▸ **Written instruction**
Print the records again word for word, starting at the line with "How distanced is" and continuing through the line with "Given what this", with both of those lines included.

▸ **Data items**
——

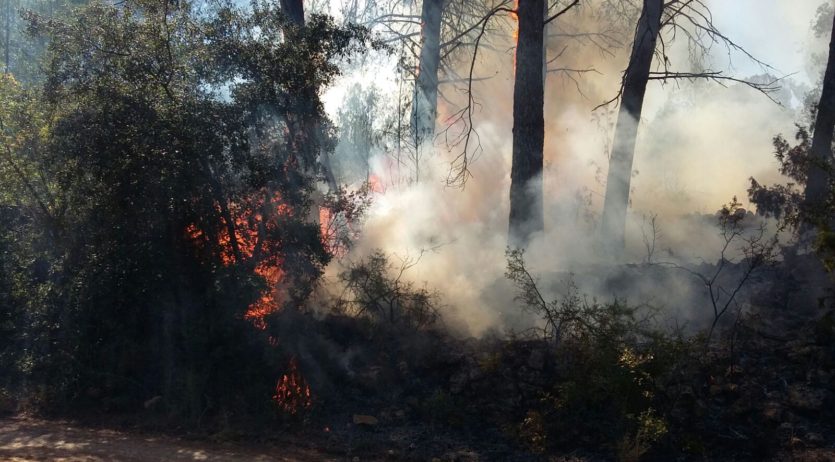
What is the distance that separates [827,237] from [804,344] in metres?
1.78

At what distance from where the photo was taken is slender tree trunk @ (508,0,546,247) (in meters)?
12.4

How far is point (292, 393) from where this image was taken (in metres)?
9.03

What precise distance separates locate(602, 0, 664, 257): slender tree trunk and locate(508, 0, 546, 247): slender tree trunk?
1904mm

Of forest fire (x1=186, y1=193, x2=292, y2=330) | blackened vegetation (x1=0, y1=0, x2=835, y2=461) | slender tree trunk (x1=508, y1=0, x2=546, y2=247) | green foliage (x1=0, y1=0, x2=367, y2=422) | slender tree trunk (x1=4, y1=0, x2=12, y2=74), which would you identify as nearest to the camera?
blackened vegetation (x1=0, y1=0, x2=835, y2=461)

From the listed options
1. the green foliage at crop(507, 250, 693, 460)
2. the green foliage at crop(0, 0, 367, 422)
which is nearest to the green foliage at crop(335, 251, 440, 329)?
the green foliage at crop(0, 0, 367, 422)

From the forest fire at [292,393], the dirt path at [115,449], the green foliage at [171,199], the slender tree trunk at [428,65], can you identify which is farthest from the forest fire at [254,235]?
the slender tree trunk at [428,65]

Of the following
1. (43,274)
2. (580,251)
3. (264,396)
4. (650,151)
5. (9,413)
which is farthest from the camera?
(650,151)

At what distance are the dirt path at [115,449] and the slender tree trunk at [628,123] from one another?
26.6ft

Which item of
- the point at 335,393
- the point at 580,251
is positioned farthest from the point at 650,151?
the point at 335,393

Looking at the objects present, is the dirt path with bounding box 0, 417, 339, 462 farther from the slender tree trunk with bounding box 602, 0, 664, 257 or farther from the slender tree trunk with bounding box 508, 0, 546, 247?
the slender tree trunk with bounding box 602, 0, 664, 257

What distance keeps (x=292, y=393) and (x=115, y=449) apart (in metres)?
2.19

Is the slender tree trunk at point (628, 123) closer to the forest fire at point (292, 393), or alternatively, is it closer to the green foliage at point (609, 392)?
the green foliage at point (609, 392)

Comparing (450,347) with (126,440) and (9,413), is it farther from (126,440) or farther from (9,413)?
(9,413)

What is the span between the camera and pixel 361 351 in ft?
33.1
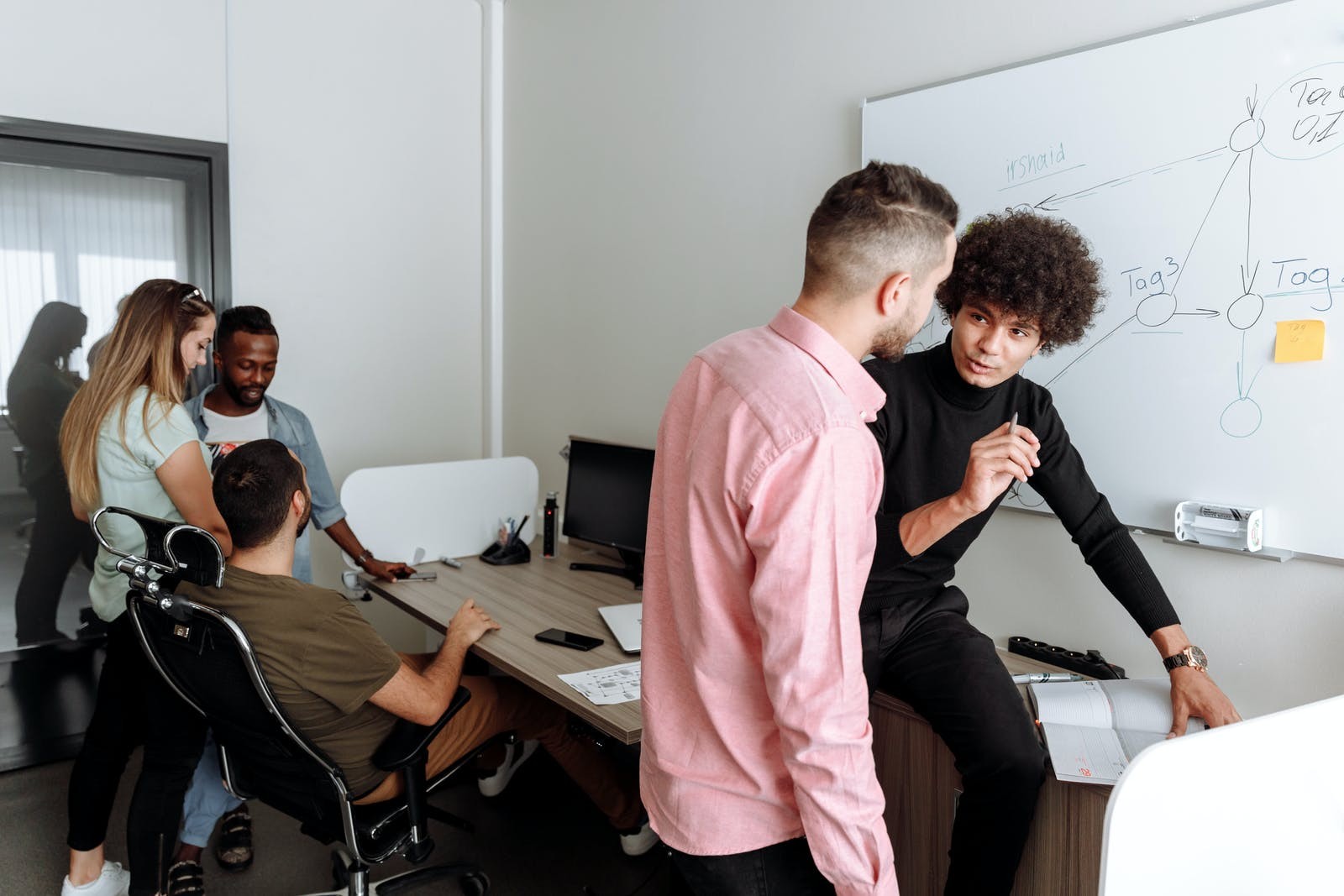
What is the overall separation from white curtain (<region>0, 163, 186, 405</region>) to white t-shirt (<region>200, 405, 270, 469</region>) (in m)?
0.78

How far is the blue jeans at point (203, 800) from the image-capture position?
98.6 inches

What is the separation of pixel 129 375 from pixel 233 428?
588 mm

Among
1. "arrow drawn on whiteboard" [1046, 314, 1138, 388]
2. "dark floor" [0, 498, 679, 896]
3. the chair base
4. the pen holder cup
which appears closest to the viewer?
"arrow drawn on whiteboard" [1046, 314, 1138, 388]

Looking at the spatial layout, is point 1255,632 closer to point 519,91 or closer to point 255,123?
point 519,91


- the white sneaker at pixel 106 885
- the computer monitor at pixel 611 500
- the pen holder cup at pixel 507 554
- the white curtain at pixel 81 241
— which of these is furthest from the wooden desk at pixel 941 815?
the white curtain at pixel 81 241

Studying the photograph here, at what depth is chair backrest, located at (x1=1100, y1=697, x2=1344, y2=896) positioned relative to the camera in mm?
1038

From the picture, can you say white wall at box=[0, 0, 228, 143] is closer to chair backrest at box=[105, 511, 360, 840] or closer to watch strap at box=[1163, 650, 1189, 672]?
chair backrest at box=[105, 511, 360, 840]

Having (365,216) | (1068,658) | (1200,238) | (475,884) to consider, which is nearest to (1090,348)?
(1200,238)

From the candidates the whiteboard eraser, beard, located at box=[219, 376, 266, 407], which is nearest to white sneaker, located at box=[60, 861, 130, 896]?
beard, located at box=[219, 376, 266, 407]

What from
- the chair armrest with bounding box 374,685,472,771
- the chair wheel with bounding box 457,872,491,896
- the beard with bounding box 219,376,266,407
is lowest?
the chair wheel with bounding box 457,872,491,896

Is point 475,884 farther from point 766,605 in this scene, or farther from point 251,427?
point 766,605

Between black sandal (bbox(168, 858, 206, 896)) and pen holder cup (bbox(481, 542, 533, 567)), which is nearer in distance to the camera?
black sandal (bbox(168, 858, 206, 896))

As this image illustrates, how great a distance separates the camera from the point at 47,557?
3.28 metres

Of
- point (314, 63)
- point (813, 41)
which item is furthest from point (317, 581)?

——

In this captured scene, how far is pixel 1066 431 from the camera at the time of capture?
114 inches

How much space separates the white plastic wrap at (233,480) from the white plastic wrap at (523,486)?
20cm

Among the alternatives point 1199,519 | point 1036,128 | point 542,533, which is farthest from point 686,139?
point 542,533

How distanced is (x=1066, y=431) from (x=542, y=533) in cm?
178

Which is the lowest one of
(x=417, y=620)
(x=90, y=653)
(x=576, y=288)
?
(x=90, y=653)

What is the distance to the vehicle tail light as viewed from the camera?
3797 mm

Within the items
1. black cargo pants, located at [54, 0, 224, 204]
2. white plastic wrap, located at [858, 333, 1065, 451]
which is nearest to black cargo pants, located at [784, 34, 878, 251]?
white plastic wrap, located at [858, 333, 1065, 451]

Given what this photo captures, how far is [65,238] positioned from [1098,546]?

——

▸ **Completed exercise**
How distanced is (x=1066, y=431) from (x=542, y=533) in cm?
178

Which is the lowest one of
(x=417, y=620)
(x=90, y=653)
(x=576, y=288)
?
(x=90, y=653)

What is the distance to the vehicle tail light as viewed from the camera?
3797 mm

Within the items
1. black cargo pants, located at [54, 0, 224, 204]
2. white plastic wrap, located at [858, 333, 1065, 451]
which is nearest to black cargo pants, located at [784, 34, 878, 251]?
white plastic wrap, located at [858, 333, 1065, 451]

Given what this photo captures, how far is [65,238] positioned from [1098,546]?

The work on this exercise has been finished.